▸ Objetivo
Indica si cada afirmación concuerda con el texto sobre la novela de la guerra civil: (a) quien escribe lleva muchos años sin escribir; (b) quien escribe cree que alguno de los libros sobre el tema contará la historia de su abuela; (c) quien escribe quiere legar esas historias solo a su familia. Responde sí o no en cada caso y cita las palabras del texto que lo deciden.

▸ Bloque de texto
┌──

Aunque los últimos tiempos, la guerra civil se ha vuelto un tema recurrente en la literatura española y han aparecido múltiples libros, que han tratado de reflejar la contienda desde variados puntos de vista, a riesgo de ahogarme en una moda quizá pasajera, he decidido comenzar a escribir una novela sobre la guerra. Y hay varios motivos para ello.

El primero porque es una idea que lleva muchos años rondando mi cabeza. Aunque llevo muchos años sin escribir y ni siquiera tengo idea de por dónde se empieza una novela, creo que ha llegado el momento para darle forma esas historias, que desde niño me fueron contando y me parecían inverosímiles e interesantes como el mejor libro de aventuras.

El segundo motivo es porque sigue existiendo una desmemoria histórica colectiva, pero también individual, de muchos personajes reales que vivieron vidas y circunstancias de novela que nunca habrían deseado vivir. Aunque se escriban cientos de libros sobre el tema, ninguno de ellos contará la historia de mi familia en general, ni de mi abuela en particular. Y me siento con la obligación moral de contar esas historias para que no se pierdan el olvido, legándolas a las nuevas generaciones de mi familia y a todos aquellos que tengan interés en conocerlas.

└──

▸ Registros de datos
┌──

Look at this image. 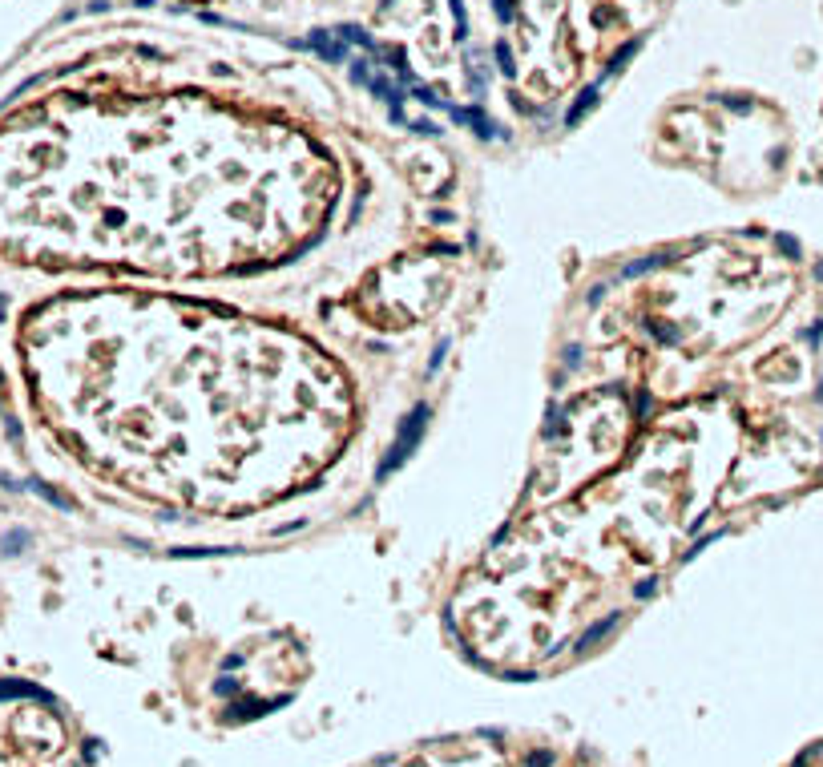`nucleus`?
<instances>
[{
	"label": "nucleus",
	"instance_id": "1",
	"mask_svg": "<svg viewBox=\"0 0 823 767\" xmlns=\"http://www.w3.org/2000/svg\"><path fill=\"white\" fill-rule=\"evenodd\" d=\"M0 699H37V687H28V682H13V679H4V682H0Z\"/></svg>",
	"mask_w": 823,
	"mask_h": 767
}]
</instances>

└──
┌──

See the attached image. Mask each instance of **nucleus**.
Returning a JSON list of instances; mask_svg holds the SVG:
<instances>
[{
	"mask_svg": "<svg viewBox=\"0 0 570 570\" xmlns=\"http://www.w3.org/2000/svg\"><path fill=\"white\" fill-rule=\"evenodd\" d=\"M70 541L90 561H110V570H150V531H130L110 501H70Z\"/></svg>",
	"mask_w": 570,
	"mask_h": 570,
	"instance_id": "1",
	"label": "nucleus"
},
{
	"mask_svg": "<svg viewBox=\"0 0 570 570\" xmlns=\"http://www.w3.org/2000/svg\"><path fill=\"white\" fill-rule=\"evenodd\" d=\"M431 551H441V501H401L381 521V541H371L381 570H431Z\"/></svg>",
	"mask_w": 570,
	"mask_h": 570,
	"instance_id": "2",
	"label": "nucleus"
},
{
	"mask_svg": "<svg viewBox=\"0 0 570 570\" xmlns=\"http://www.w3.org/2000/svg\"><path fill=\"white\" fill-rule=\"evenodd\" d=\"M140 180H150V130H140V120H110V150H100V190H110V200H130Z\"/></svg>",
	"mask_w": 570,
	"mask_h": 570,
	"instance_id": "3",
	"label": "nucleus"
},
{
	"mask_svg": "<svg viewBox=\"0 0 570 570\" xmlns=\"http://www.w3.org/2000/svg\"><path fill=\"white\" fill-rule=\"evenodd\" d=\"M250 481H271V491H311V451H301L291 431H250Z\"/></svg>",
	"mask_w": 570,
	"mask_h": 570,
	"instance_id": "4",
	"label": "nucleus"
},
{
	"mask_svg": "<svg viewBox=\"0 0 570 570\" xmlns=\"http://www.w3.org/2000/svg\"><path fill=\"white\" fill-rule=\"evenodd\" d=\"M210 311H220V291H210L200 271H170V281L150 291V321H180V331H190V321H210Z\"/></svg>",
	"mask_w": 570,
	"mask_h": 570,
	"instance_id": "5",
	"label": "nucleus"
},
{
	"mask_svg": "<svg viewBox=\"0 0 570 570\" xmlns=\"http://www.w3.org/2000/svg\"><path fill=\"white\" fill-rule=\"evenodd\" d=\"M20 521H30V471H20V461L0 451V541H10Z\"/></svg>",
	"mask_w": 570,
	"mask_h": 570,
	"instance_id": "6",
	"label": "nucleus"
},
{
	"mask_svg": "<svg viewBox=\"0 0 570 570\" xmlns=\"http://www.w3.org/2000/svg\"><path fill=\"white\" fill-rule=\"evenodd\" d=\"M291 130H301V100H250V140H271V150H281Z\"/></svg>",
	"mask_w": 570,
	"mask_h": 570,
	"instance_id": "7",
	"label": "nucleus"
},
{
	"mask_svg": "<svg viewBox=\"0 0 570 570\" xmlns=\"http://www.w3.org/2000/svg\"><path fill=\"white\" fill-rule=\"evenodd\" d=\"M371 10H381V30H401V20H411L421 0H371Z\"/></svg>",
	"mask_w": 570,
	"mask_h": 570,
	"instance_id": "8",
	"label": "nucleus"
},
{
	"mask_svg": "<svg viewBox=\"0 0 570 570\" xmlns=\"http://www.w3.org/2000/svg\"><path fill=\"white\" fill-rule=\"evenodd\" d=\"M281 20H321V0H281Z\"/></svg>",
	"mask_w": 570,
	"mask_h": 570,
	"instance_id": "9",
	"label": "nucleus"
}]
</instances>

└──

▸ Respuesta
(a) Sí: «llevo muchos años sin escribir».
(b) No: «ninguno de ellos contará la historia de mi familia en general, ni de mi abuela en particular».
(c) No: «legándolas a las nuevas generaciones de mi familia y a todos aquellos que tengan interés en conocerlas».